Wadman finished the game with a gross punting average of 47.3 yards, a net average of 41.3 yards and an average hang time of 4.67 seconds. Each of his punts stayed in the air for at least 4.62 seconds. The performance capped a preseason that saw him improve as the month progressed. 

"In the beginning, obviously, it was a little inconsistent," Wadman said. "There were definitely some punts I would like back. But as the last few weeks have gone on, I feel like I'm hitting the ball better and I feel like I'm really confident."


When the Broncos took possession with 7:35 left in the third quarter just after the Cardinals' first touchdown, the running game was in the throes of a funk. To that point in the game, Arizona's front seven had dominated, frequently meeting ballcarriers just as they received the handoff, resulting in just 19 yards on 15 attempts.

The Broncos' fortunes immediately reversed. First, Khalfani Muhammad galloped through wide holes for gains of 9 and 12 yards -- giving the Broncos more yardage from those two attempts than their first 15. Then Muhammad exploded past a block from offensive tackle John Leglue and burst down the right sideline for 47 yards.

"I saw some green," Muhammad said. "I saw some grass, so I started running. I had some good angles, and I had to make a cutback."

Seventeen of the yards came after Muhammad eluded Arizona safety Tyler Sigler at the Arizona 22-yard line. Muhammad fumbled at the end of the play, but the ball went out of bounds before crossing the goal line, allowing the Broncos to avoid a touchback and retain possession at the Arizona 2-yard line.
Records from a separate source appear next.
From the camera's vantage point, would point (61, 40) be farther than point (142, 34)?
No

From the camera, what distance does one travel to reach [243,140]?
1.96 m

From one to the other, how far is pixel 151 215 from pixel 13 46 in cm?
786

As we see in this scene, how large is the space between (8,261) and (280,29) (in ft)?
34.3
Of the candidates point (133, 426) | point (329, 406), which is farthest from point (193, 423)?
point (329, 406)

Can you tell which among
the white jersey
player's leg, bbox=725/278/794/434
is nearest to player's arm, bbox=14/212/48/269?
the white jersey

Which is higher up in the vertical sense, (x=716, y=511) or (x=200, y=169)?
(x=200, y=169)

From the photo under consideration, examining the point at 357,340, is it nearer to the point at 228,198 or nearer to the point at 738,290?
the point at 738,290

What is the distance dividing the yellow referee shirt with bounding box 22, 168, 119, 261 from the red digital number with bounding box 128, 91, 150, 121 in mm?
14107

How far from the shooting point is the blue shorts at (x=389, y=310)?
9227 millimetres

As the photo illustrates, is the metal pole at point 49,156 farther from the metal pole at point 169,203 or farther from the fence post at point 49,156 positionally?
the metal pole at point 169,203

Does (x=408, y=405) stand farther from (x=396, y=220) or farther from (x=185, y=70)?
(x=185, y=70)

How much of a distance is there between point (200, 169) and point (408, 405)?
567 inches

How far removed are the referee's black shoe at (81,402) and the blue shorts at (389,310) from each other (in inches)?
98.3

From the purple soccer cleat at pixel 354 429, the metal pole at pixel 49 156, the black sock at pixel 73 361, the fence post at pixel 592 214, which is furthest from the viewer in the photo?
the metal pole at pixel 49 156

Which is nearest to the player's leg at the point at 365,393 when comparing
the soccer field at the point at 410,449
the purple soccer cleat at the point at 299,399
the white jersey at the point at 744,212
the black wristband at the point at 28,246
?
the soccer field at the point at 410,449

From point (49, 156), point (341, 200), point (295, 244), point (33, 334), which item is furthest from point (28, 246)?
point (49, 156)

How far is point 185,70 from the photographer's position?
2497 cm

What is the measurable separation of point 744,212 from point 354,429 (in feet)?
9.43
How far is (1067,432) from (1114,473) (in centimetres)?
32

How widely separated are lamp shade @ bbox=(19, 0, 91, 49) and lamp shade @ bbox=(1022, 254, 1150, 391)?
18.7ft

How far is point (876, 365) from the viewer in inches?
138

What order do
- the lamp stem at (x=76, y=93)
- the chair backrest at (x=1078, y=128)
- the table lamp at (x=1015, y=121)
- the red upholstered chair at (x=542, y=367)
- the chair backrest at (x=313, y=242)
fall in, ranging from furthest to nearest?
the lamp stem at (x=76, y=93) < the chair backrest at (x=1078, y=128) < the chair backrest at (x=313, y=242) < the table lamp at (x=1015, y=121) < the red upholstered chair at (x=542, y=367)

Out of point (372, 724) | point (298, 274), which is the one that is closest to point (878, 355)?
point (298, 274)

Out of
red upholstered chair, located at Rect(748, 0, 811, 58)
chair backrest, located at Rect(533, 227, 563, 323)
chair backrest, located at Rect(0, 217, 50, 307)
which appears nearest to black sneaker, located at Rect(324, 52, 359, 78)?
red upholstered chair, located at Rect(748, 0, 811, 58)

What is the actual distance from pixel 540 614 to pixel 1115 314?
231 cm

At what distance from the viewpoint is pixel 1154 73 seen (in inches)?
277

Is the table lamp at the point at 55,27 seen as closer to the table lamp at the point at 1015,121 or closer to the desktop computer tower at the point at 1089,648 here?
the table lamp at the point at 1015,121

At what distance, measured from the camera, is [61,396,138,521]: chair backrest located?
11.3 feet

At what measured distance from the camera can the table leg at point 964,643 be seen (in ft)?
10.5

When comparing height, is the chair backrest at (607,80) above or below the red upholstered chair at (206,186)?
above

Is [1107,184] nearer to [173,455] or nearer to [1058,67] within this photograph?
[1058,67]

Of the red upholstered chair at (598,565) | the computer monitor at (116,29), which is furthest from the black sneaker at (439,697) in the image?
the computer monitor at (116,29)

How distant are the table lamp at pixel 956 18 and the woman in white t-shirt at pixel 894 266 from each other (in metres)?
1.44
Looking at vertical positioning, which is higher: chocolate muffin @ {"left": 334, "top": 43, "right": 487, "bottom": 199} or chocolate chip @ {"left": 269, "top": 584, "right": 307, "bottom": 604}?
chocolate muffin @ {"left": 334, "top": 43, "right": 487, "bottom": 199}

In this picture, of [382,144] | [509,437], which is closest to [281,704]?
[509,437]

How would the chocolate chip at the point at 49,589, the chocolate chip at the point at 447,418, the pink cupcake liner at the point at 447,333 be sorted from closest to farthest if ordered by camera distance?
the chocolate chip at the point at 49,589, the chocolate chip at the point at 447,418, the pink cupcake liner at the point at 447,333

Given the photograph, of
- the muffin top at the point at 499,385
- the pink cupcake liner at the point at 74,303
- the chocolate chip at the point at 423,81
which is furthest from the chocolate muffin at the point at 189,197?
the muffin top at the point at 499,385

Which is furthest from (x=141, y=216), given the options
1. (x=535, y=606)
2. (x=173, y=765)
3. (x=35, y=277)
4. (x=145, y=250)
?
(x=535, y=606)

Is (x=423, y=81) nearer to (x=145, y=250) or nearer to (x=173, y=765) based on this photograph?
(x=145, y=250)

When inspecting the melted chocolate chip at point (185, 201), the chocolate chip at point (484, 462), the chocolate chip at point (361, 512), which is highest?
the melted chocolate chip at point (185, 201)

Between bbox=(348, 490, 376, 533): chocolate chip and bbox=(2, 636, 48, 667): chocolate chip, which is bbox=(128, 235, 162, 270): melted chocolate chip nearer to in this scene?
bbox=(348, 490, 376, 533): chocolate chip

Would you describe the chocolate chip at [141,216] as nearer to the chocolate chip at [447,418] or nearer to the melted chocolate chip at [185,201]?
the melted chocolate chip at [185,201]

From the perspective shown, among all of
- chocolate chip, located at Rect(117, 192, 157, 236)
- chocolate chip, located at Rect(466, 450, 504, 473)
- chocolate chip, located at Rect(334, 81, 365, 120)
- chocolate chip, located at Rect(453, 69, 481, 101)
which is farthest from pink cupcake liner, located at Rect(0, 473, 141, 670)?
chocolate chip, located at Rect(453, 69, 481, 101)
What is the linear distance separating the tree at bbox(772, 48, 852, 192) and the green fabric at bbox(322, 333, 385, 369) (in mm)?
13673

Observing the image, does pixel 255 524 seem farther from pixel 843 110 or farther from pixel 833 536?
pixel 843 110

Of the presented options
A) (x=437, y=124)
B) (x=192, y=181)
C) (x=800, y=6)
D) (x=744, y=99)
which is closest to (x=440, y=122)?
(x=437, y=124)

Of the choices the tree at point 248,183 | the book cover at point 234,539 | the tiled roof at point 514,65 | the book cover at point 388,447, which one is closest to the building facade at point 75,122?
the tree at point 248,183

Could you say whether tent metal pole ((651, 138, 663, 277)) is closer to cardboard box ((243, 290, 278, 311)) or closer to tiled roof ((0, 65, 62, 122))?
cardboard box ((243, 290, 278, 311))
Devontae Jackson finished the job with a 2-yard touchdown run on the subsequent play.


River Cracraft handled the first-half work and successfully fielded all three of his punts, taking one for a 15-yard return and calling fair catches on the other two.

But rookie Kelvin McKnight had the most dynamic single return of the duo. With 10:39 left in the fourth quarter, McKnight stepped to the left after fielding Ryan Winslow's punt and eluded Arizona coverage for a 17-yard return before stepping out of bounds at the Denver 35-yard line. Had McKnight managed to stay in-bounds, he could have doubled that total.